### Given problem 1:
Using the author interview below, explain what led Janice Hardy to create a world in which healing is dangerous for THE HEALING WARS.
_ _ _ _
For my first author interview, I’m thrilled to feature Janice Hardy, author of the acclaimed middle grade trilogy THE HEALING WARS (Balzer + Bray/HarperCollins Children’s). The UK edition of THE SHIFTER was shortlisted for the Waterstone’s Children’s Book Prize, and VOYA calls DARKFALL, the final book in the trilogy, “riveting and fast-paced. . . A thrilling novel and a satisfying resolution to a gripping series.” Congratulations, Janice!
A long-time fantasy reader, Janice Hardy always wondered about the darker side of healing. For her fantasy trilogy THE HEALING WARS, she tapped into her own dark side to create a world where healing was dangerous, and those with the best intentions often made the worst choices. Her books include THE SHIFTER, BLUE FIRE, and the final book in the trilogy, DARKFALL. She lives in Georgia with her husband, three cats and one very nervous freshwater eel. You can visit her online at www.janicehardy.com or chat with her about writing on her blog, The Other Side of the Story.
THE HEALING WARS is a big story. At what point did you see THE SHIFTER as part of a trilogy? Did you plan it that way or did you discover while writing it that you needed more room? And while we’re at it, are you an outliner or a just-turn-my-fingers-loose type of writer?
_ _ _ _
### Given problem 2:
From the records, output verbatim the stretch from the line that contains "At what distance" through the line that contains "1.55 meters", including both of those lines and nothing else.

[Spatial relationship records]
_ _ _ _
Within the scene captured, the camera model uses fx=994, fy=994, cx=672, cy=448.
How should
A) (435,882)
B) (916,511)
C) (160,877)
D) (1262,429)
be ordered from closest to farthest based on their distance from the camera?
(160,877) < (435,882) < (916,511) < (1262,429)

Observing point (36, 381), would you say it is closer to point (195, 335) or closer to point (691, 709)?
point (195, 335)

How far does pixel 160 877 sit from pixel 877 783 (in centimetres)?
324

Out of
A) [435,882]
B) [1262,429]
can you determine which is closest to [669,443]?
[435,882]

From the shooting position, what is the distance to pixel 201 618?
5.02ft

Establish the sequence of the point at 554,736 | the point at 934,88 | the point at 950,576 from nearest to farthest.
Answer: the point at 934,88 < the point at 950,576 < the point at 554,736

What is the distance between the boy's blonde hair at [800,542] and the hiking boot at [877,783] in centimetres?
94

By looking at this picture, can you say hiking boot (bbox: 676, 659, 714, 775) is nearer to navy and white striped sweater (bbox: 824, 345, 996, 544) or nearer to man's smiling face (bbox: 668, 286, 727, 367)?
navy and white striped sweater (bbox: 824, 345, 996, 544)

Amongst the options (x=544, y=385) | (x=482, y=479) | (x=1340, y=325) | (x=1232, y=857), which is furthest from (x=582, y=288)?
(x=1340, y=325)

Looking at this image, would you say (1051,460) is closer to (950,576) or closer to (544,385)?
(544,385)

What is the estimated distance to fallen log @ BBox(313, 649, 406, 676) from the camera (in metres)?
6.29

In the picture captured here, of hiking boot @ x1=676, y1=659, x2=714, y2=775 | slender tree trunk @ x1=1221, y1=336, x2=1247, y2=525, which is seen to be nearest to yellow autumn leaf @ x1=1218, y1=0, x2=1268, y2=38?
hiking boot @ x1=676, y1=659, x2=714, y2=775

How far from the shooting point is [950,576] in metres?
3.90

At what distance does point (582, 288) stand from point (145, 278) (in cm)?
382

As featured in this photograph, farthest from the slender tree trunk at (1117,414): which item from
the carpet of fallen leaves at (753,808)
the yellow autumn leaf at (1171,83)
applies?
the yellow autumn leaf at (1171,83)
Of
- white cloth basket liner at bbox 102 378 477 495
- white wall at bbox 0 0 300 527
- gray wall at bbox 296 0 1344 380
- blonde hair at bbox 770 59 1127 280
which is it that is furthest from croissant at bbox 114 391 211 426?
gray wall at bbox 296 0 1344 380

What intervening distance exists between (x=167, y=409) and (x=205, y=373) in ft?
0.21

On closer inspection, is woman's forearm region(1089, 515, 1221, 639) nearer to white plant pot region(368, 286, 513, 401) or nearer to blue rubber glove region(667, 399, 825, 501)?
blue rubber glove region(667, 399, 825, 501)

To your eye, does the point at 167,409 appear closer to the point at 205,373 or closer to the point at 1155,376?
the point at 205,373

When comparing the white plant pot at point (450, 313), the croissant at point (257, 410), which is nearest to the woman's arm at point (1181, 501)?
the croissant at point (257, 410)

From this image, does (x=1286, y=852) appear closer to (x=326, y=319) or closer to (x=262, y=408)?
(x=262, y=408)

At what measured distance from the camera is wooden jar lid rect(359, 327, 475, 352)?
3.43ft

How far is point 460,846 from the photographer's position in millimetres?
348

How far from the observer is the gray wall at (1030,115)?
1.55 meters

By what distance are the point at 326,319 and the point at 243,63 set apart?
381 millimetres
_ _ _ _
### Exercise answer 1:
Janice Hardy had always wondered about the darker side of healing. For THE HEALING WARS, she tapped into her own dark side to create a world where healing was dangerous and those with the best intentions often made the worst choices.

### Exercise answer 2:
At what distance does point (582, 288) stand from point (145, 278) (in cm)?
382

As featured in this photograph, farthest from the slender tree trunk at (1117,414): which item from
the carpet of fallen leaves at (753,808)
the yellow autumn leaf at (1171,83)
applies?
the yellow autumn leaf at (1171,83)
Of
- white cloth basket liner at bbox 102 378 477 495
- white wall at bbox 0 0 300 527
- gray wall at bbox 296 0 1344 380
- blonde hair at bbox 770 59 1127 280
which is it that is furthest from croissant at bbox 114 391 211 426?
gray wall at bbox 296 0 1344 380

What intervening distance exists between (x=167, y=409) and (x=205, y=373) in ft?
0.21

On closer inspection, is woman's forearm region(1089, 515, 1221, 639) nearer to white plant pot region(368, 286, 513, 401) or nearer to blue rubber glove region(667, 399, 825, 501)?
blue rubber glove region(667, 399, 825, 501)

To your eye, does the point at 167,409 appear closer to the point at 205,373 or closer to the point at 1155,376?
the point at 205,373

When comparing the white plant pot at point (450, 313), the croissant at point (257, 410), which is nearest to the woman's arm at point (1181, 501)?
the croissant at point (257, 410)

From this image, does (x=1286, y=852) appear closer to (x=326, y=319) or closer to (x=262, y=408)?
(x=262, y=408)

At what measured distance from the camera is wooden jar lid rect(359, 327, 475, 352)?
3.43ft

How far is point 460,846 from the photographer's position in millimetres?
348

How far from the observer is the gray wall at (1030,115)?
1.55 meters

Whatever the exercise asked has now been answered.